- The Washington Times - Friday, January 4, 2008

Well, obviously a good night was not had by all, but Iowa can finally retreat once more into the shadows of the cornfield. All that’s left is the usual chorus demanding something better than a slog through snow, ice and apathy.

Iowa, so the chorus goes, is not “representative” of the nation, and of course it isn’t. But neither is New Hampshire, next stop on the vaudeville circuit.

There aren’t many Hispanics, legal or otherwise, in Iowa or New Hampshire, nor enough blacks to suit the pundits. Nor enough gays, but too many evangelical Christians, and more than enough old wives to tell tales on Rudy Giuliani. There aren’t enough Mormons to please Mitt Romney or enough Baptists to satisfy Mike Huckabee. Only a semi-vast population of white folks stretches across the fallow cornfields like an endless blanket of snow. But white folks are not in fashion this season.

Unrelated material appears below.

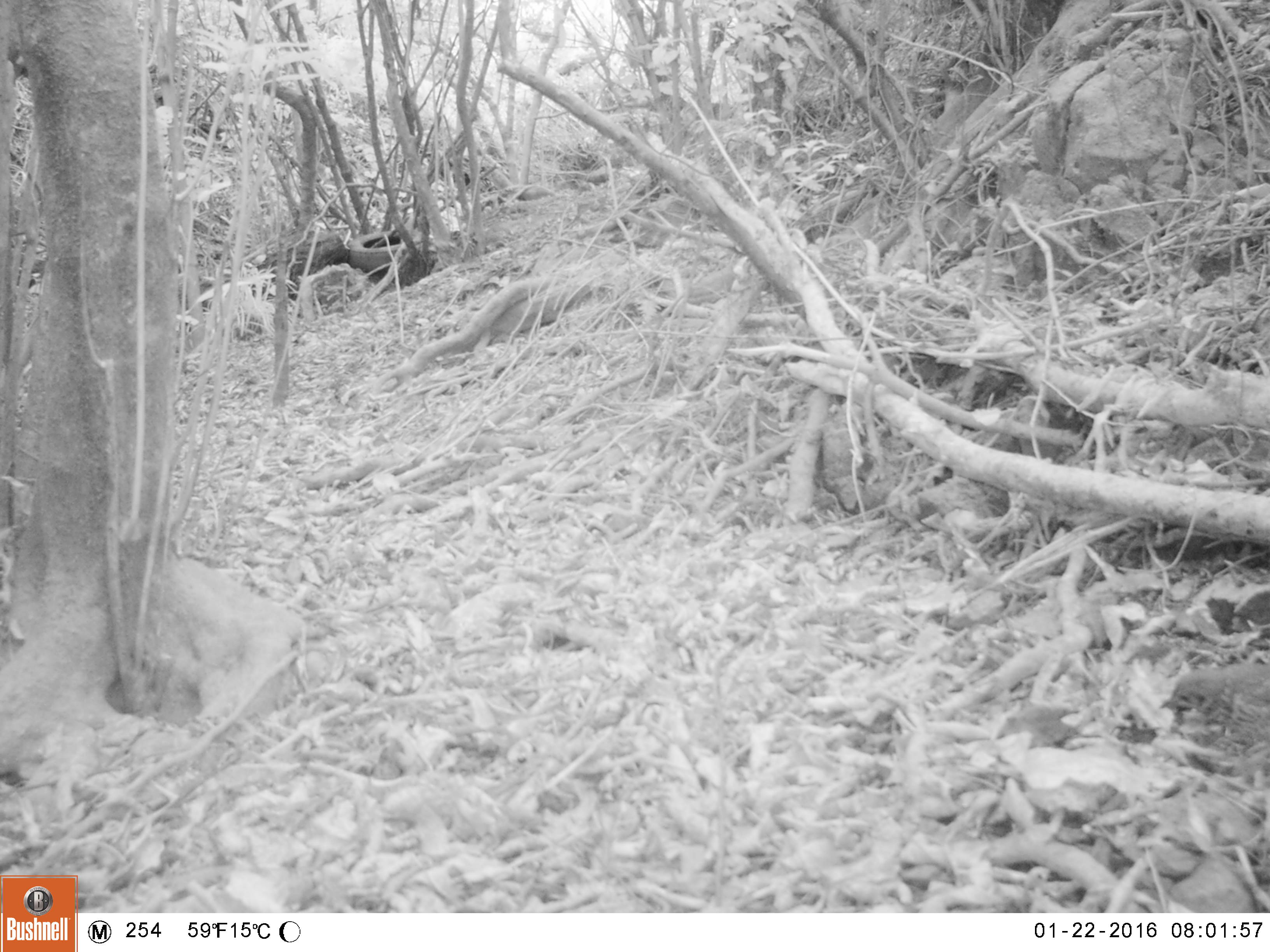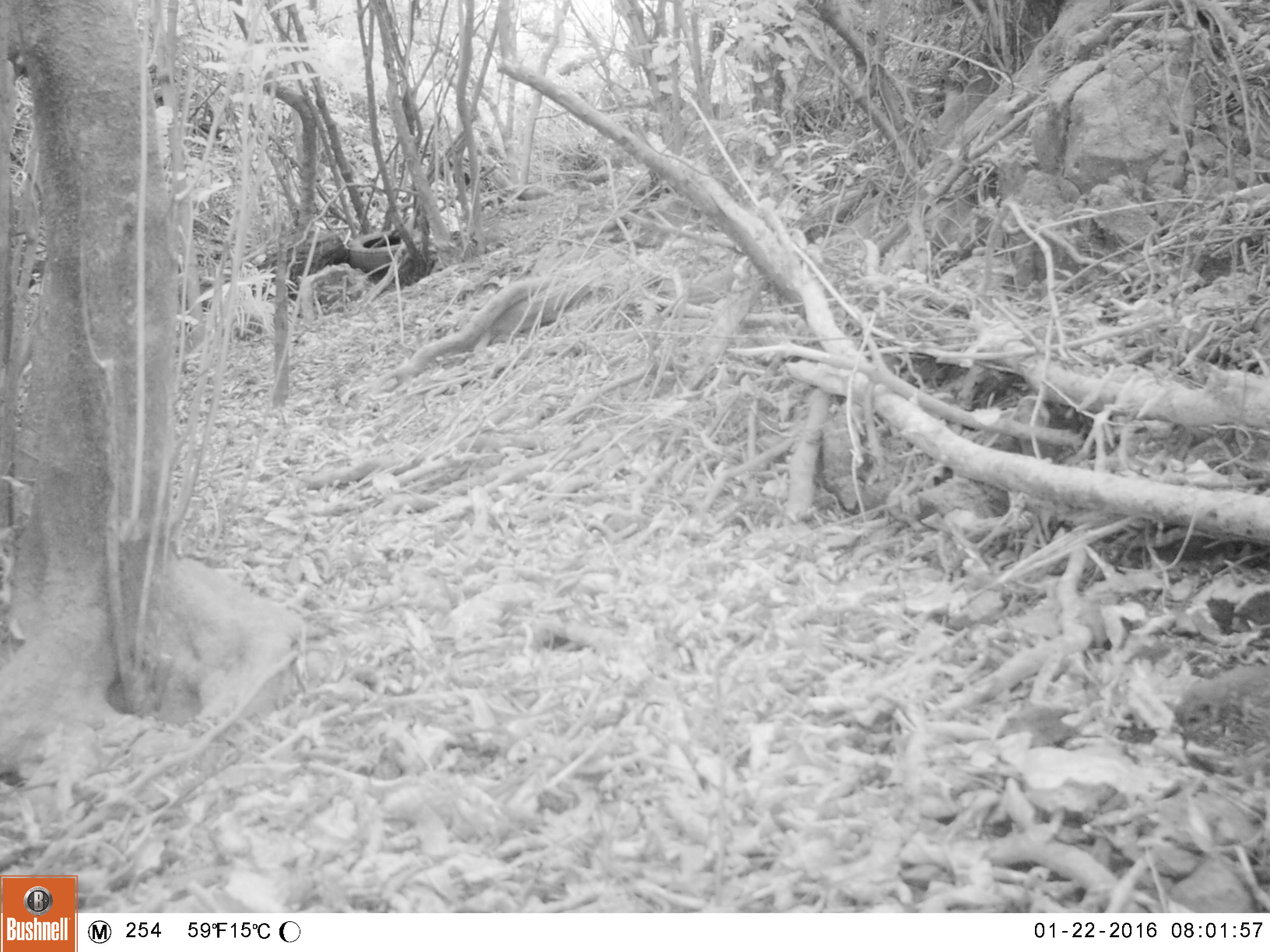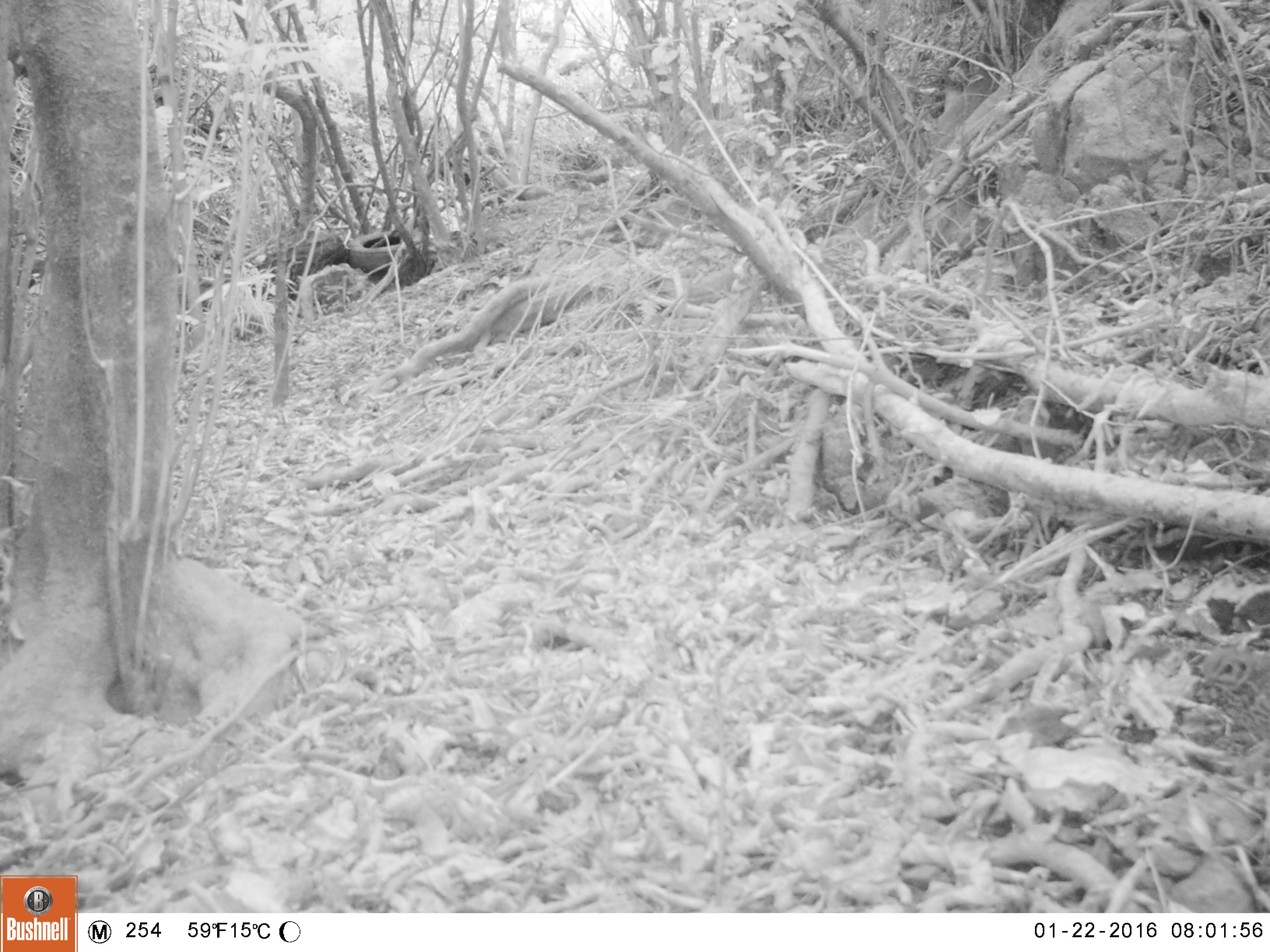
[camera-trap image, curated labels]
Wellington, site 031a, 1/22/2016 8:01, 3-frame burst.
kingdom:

This frustrates the political scientists, ever ready with a pithy quote to state the obvious. It’s good news for reporters, consultants, pollsters, advertising salesmen and others ever ready to poke a stick in the fire, just to stretch out the process. The public, concerned with more important things — Britney Spears, her naughty sister, the NFL playoffs and the latest dispatches from the Hollywood divorce courts — appears to be bored as usual, waiting for October. Fixing all this would be easy, but it’s never going to happen.

We could dump the caucuses and primaries, which have given us candidates like George McGovern, Michael Dukakis, John-Francois Kerry and Bob Dole, and even a president like Jimmy Carter. The old system, of hard-eyed pols, some of them hacks, taking their cigars and bourbon and retiring to hotel suites to settle on the candidates, actually worked pretty well. The conventions produced respectable candidates and entertained everyone, even those who stayed home and listened to the radio. The smoke-filled room, much derided in civics textbooks, nevertheless produced, for starters, the likes of Lincoln, the two Roosevelts and Harry S. Truman.

We were a more robust country then, and there was never a more riotous convention, or one with a more lasting result, than the Republican convention in Chicago in 1860. Abraham Lincoln, a lawyer for the Illinois Central Railroad, prevailed on his client to dispatch trains to collect delegates, and as the trains rumbled through the Midwest, the Lincoln men lived up to the letter of the word “party,” consuming thousands of cigars and gallons of booze. Passionate if not always politic, they threw competing delegates off the train. Nobody was offended. Many were angry and spoiling for a fight, but nobody thought to engage a lawyer to exact revenge. Lincoln, prevailing in the fog of smoke and abundant spirits, thus showed his mettle. We couldn’t have had the Civil War without what the delegates wrought in Chicago.

Almost as portentous was the Democratic convention in 1944 in Chicago, the only sensible place to hold a convention in the days when conventions actually meant something. FDR was on his way to the coronation of a fourth term, and threw open the choice of a candidate for vice president because he wanted Henry Wallace dumped but didn’t want to do it himself. Wallace would have been a likely choice of the Democratic left of our own times. The Democratic “center,” as defined at the party’s high tide, wanted Jimmy Byrnes of South Carolina. The grubby left insisted on Wallace, or William O. Douglas, the leftmost justice of the Supreme Court. The smoke-filled room at the Blackstone Hotel at length produced Harry Truman, the grandson of a Confederate soldier from Missouri. He was Southern enough and liberal enough, and his uncommon common sense would eventually make him an icon for nearly everyone. He wouldn’t have a chance in a Democratic primary today. Of course that’s only conventional wisdom.

Wesley Pruden is editor in chief of The Times.